Vor diesem Hintergrund, unter Berücksichtigung seiner persönlichen Verhältnisse und wirtschaftlichen Leistungsfähigkeit, erscheint dem Senat eine Geldstrafe im unteren Bereich, konkret in der Höhe von einem Monatsbezug, ausreichend aber auch notwendig, um einerseits dem Beschuldigten vor Augen zu führen, dass er gerade als Polizist auch bei außerdienstlichem Verhalten und insbesondere auch bei Kritik in Form von Reimen, darauf zu achten hat, dass Vertrauen der Allgemeinheit in die sachliche Wahrnehmung seiner dienstlichen Aufgaben zu erhalten sowie, dass Aussagen, die aufgrund der Wortwahl oder im Kontext den Eindruck erwecken, dass sie aus unsachlichen - insbesondere fremdenfeindlichen - Beweggründen getätigt wurden, zu unterbleiben haben.

Andererseits ist die Geldstrafe auch notwendig, um anderen Polizeibeamten klarzumachen, dass verbale Entgleisungen - insbesondere auch in sozialen Netzwerken - nicht toleriert und mit empfindlichen Disziplinarstrafen geahndet werden. Gerade bei Polizisten kommt es auf einen sachlichen und die Menschenwürde wahrenden Umgangston an.

Es war daher spruchgemäß zu entscheiden.

Zu B) Unzulässigkeit der Revision:

Gemäß § 25a Abs. 1 VwGG hat das Verwaltungsgericht im Spruch seines Erkenntnisses oder Beschlusses auszusprechen, ob die Revision gemäß Art. 133 Abs. 4 B-VG zulässig ist. Der Ausspruch ist kurz zu begründen.

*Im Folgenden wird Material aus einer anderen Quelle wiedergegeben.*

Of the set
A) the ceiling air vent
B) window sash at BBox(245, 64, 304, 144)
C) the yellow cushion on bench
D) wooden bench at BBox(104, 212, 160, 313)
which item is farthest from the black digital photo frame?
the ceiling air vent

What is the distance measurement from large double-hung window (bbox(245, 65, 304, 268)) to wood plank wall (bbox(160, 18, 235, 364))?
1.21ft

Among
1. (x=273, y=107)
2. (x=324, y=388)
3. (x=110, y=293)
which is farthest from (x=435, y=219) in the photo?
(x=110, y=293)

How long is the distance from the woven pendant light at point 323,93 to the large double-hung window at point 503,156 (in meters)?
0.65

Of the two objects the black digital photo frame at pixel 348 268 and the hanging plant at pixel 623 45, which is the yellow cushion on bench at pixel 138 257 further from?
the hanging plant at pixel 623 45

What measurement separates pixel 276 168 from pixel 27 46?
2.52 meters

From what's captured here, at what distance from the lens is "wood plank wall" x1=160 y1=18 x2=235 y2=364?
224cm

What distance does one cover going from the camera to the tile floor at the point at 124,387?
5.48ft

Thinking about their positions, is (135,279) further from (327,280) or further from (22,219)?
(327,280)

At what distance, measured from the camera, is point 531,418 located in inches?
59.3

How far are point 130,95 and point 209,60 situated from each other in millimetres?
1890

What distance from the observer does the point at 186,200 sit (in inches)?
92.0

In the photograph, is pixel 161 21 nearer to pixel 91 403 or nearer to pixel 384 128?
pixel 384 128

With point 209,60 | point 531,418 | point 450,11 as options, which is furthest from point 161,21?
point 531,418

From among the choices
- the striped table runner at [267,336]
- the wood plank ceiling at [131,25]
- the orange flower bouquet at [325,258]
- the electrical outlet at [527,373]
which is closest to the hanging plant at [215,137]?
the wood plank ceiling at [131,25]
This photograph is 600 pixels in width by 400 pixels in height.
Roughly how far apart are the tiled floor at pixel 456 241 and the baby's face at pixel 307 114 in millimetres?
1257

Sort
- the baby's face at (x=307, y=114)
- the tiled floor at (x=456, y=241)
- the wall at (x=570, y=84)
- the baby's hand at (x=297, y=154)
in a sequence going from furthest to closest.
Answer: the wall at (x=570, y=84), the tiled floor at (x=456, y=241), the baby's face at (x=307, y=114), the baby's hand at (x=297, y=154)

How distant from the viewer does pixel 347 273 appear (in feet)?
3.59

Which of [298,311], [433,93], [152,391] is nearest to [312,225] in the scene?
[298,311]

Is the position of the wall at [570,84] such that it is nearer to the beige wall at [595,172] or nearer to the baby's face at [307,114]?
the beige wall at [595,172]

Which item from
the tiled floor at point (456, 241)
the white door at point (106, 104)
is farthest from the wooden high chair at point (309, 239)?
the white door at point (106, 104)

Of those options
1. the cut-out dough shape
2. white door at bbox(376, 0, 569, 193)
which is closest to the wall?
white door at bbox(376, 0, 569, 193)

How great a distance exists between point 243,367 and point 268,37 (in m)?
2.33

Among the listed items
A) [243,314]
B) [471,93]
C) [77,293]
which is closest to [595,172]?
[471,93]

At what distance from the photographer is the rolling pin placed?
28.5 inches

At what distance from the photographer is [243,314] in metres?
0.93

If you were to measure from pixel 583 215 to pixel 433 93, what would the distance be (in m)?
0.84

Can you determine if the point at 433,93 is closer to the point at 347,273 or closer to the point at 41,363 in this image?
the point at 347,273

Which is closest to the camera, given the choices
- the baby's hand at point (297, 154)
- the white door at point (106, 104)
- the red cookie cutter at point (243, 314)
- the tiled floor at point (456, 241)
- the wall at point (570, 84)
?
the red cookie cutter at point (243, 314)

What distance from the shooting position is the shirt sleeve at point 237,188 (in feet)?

Die Revision ist gemäß Art 133 Abs. 4 B-VG nicht zulässig, weil die Entscheidung nicht von der Lösung einer Rechtsfrage abhängt, der grundsätzliche Bedeutung zukommt. Weder weicht die gegenständliche Entscheidung von der bisherigen Rechtsprechung des Verwaltungsgerichtshofes ab, noch fehlt es an einer Rechtsprechung; weiters ist die vorliegende Rechtsprechung des Verwaltungsgerichtshofes auch nicht als uneinheitlich zu beurteilen. Auch liegen keine sonstigen Hinweise auf eine grundsätzliche Bedeutung der zu lösenden Rechtsfrage vor. Insbesondere wird auf die Judikaturübersicht des VwGH in seiner Entscheidung vom 03.10.2013, 2013/097077 verwiesen, in dessen Rahmen sich der Strafausspruch bewegt.